-- Start --
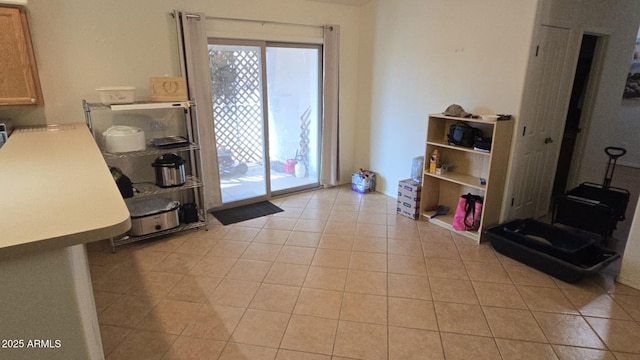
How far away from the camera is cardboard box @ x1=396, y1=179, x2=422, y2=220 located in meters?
3.84

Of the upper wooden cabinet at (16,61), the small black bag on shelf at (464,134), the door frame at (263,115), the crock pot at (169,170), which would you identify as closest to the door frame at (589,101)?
the small black bag on shelf at (464,134)

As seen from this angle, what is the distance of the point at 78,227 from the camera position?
1.00 m

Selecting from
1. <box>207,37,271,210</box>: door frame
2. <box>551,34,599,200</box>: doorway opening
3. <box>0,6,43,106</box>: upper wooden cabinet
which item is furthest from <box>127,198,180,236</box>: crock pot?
<box>551,34,599,200</box>: doorway opening

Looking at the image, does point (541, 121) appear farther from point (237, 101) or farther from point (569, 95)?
point (237, 101)

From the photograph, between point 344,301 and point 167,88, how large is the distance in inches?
93.2

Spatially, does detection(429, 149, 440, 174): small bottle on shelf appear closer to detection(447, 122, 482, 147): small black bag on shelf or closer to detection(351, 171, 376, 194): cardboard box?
detection(447, 122, 482, 147): small black bag on shelf

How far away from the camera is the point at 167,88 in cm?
317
-- End --
Task brief: Reproduce all of the rows above word for word, leaving out the pictures.

Final result:
How far away from the camera is cardboard box @ x1=396, y1=179, x2=422, y2=220 located in meters?
3.84

Of the upper wooden cabinet at (16,61), the small black bag on shelf at (464,134), the door frame at (263,115), the crock pot at (169,170), which would you identify as closest to the door frame at (589,101)?
the small black bag on shelf at (464,134)

As seen from this angle, what is the distance of the point at 78,227 from the camera position?
1.00 m

Selecting from
1. <box>207,37,271,210</box>: door frame
2. <box>551,34,599,200</box>: doorway opening
3. <box>0,6,43,106</box>: upper wooden cabinet
which item is furthest from <box>127,198,180,236</box>: crock pot?
<box>551,34,599,200</box>: doorway opening

Looking at the image, does point (541, 121) appear farther from point (237, 101) or farther from point (569, 95)?
point (237, 101)

From the photograph, between point 344,301 and point 167,88, how large is the distance in inches?
93.2

Spatially, does detection(429, 149, 440, 174): small bottle on shelf appear closer to detection(447, 122, 482, 147): small black bag on shelf or closer to detection(351, 171, 376, 194): cardboard box?
detection(447, 122, 482, 147): small black bag on shelf

How far away from the camera is the point at 167,88 in cm?
317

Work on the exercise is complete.